■ WHAT THE EXERCISE ASKS ■
Write out the material below word for word, starting at the line containing "Which item from" and ending at the line containing "53944 millimetres", and nothing else.

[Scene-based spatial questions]
....................

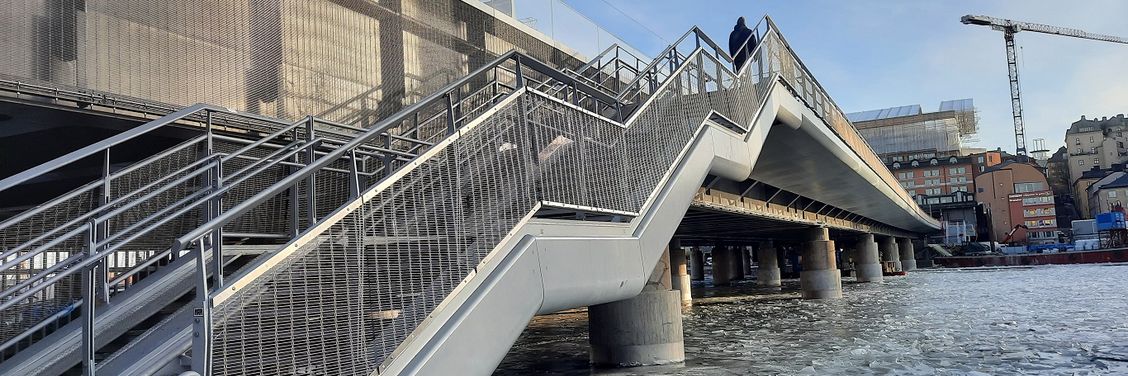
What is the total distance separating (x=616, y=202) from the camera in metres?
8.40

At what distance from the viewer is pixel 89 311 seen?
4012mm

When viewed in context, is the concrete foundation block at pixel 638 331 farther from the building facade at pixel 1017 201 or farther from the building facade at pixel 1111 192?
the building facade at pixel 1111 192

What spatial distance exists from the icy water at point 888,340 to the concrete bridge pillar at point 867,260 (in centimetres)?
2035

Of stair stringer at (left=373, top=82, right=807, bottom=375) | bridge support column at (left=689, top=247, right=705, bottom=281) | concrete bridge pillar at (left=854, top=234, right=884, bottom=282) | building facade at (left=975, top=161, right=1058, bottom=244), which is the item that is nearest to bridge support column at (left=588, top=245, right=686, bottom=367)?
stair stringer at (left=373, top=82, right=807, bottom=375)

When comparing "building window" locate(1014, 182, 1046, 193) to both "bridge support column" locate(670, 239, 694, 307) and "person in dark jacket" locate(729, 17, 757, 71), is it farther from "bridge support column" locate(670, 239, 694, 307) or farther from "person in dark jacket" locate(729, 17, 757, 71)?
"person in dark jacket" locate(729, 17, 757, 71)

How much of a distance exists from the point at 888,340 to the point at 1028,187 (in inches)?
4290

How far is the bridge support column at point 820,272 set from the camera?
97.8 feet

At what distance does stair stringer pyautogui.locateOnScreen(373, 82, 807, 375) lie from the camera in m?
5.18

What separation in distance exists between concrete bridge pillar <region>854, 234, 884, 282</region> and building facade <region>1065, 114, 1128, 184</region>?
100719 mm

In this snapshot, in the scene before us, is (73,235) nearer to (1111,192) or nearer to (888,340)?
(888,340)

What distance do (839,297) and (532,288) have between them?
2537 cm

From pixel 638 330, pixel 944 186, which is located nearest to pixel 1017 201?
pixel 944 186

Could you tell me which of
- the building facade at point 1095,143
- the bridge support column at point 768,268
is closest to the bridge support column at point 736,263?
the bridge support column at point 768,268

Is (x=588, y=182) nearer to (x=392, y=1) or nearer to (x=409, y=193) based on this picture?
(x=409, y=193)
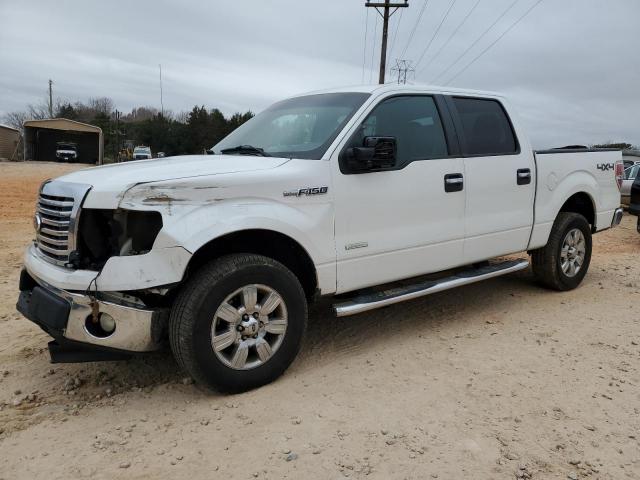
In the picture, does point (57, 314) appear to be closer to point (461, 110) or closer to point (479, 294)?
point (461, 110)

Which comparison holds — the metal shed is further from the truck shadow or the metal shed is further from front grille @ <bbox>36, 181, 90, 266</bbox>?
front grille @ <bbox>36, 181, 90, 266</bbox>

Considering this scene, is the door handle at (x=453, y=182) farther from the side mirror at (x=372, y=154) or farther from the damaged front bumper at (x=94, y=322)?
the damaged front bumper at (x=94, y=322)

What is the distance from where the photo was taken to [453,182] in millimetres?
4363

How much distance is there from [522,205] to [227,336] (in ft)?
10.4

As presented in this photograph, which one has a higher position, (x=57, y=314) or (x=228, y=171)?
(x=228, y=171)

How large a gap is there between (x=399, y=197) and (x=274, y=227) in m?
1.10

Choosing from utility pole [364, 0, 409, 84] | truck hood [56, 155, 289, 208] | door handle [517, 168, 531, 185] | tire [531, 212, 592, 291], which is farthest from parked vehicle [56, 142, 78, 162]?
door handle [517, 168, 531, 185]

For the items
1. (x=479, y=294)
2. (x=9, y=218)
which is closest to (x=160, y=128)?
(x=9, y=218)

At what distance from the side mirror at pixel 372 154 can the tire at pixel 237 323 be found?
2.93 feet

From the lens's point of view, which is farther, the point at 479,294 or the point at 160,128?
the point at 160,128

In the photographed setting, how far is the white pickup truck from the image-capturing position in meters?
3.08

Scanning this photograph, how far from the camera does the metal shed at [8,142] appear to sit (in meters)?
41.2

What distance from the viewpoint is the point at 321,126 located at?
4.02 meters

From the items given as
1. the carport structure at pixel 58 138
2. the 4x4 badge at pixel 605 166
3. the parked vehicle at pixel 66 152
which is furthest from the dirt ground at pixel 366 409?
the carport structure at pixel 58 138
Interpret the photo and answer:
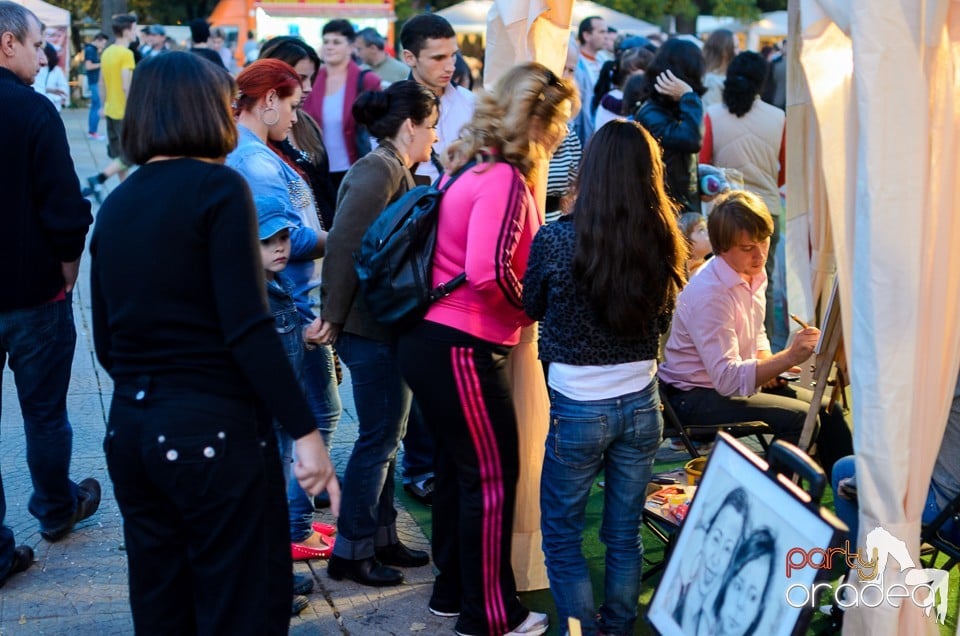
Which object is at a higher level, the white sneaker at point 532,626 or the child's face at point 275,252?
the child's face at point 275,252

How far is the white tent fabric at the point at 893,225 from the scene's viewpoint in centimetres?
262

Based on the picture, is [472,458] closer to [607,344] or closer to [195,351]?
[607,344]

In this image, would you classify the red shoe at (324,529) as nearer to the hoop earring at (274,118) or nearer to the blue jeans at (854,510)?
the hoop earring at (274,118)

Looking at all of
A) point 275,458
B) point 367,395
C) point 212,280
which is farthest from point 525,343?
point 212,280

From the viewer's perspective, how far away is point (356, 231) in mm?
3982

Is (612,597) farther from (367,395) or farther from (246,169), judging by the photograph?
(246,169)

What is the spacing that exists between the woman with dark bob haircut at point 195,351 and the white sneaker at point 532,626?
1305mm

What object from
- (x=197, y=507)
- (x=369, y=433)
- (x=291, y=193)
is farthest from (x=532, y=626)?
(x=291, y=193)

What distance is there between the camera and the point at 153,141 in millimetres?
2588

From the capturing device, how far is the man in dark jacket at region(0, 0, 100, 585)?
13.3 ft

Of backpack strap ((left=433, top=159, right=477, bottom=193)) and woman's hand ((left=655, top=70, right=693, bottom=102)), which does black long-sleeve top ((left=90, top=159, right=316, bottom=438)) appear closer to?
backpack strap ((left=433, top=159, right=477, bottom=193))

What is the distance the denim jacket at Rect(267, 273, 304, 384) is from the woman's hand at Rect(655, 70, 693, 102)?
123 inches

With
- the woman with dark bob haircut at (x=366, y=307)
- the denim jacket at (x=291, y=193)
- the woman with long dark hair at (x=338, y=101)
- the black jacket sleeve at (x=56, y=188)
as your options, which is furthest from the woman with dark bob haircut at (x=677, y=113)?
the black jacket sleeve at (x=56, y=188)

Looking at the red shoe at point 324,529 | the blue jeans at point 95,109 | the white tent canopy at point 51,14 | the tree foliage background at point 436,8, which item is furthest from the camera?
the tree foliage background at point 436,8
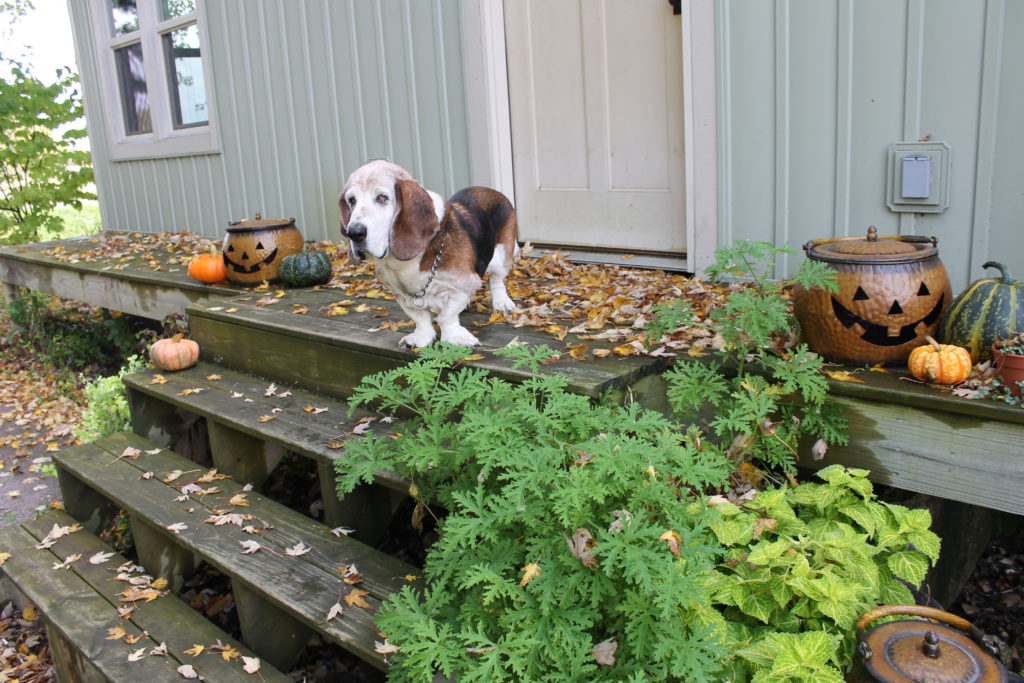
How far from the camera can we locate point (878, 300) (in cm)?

....................

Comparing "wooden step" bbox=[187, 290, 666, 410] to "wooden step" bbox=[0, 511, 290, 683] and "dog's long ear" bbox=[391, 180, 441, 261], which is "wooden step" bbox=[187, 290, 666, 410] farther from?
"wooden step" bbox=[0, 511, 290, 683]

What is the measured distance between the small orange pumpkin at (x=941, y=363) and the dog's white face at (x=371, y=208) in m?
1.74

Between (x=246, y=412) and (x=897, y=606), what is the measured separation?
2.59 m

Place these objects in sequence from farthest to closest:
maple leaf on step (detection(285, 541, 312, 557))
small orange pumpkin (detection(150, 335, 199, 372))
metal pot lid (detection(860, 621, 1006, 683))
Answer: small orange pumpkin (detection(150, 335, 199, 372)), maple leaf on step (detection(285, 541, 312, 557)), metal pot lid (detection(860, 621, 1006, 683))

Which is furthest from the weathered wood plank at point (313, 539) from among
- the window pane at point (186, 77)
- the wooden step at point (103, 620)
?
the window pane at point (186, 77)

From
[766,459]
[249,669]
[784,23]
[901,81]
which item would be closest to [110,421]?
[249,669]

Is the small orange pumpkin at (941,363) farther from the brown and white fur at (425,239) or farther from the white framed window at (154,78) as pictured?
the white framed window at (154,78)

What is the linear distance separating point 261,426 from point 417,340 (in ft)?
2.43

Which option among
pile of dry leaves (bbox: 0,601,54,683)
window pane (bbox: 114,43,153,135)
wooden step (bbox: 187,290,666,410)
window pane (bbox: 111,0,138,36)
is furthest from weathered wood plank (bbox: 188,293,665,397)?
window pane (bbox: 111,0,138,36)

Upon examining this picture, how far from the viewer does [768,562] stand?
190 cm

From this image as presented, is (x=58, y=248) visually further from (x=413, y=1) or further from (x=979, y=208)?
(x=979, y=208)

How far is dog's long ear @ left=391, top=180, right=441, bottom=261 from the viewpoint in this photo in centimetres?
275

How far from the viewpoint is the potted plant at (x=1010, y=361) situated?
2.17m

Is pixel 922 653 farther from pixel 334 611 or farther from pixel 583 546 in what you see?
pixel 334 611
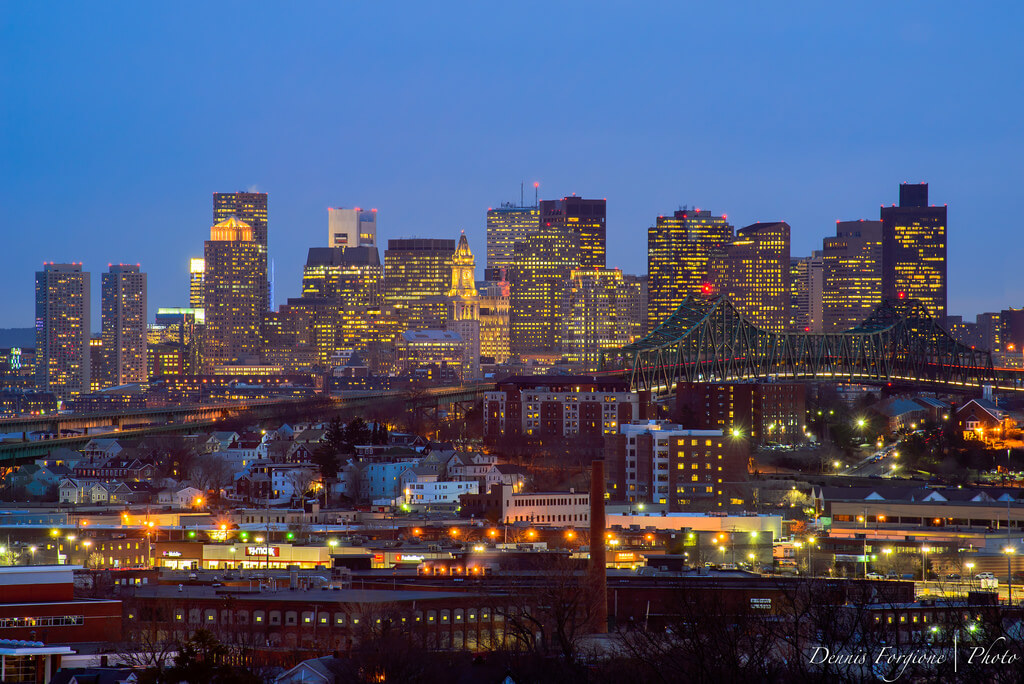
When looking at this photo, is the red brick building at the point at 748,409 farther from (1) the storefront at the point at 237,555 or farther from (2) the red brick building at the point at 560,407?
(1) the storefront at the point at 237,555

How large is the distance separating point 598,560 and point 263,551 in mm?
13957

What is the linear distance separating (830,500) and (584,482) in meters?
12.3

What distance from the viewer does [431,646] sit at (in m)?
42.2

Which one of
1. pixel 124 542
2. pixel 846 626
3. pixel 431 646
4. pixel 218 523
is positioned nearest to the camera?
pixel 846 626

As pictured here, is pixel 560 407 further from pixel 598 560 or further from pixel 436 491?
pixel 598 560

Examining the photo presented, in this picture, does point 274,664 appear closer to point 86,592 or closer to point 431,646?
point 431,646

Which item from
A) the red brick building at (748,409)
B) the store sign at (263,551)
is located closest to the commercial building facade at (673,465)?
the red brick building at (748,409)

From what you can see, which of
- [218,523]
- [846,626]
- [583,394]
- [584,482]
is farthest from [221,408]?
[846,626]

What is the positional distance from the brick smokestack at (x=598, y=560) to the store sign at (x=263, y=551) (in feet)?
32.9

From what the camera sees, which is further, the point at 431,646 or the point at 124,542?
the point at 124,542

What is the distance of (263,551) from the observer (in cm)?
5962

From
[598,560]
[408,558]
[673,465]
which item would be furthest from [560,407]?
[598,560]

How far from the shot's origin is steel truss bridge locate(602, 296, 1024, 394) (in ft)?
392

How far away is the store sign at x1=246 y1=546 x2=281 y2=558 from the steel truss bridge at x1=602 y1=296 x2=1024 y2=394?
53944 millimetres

....................

■ OUTPUT FOR THIS EXERCISE ■
Which item from
A) the red brick building at (748,409)
B) the store sign at (263,551)
is located closest to the commercial building facade at (673,465)?
the red brick building at (748,409)

From what you can see, which of
- [218,523]
- [846,626]
- [583,394]
- [584,482]
is farthest from [221,408]?
[846,626]

What is the positional distance from the brick smokestack at (x=598, y=560) to the store sign at (x=263, y=551) (in feet)?
32.9

From what the camera sees, which is further, the point at 431,646 or the point at 124,542?
the point at 124,542

What is the distance of (263,551) from the observer (in cm)?
5962

From
[598,560]
[408,558]
[673,465]
which item would be furthest from [560,407]?
[598,560]

How far from the shot's origin is steel truss bridge locate(602, 296, 1024, 394) (in ft)?
392

How far away is the store sign at x1=246 y1=546 x2=281 y2=558 from the steel truss bridge at x1=602 y1=296 x2=1024 y2=394?
53944 millimetres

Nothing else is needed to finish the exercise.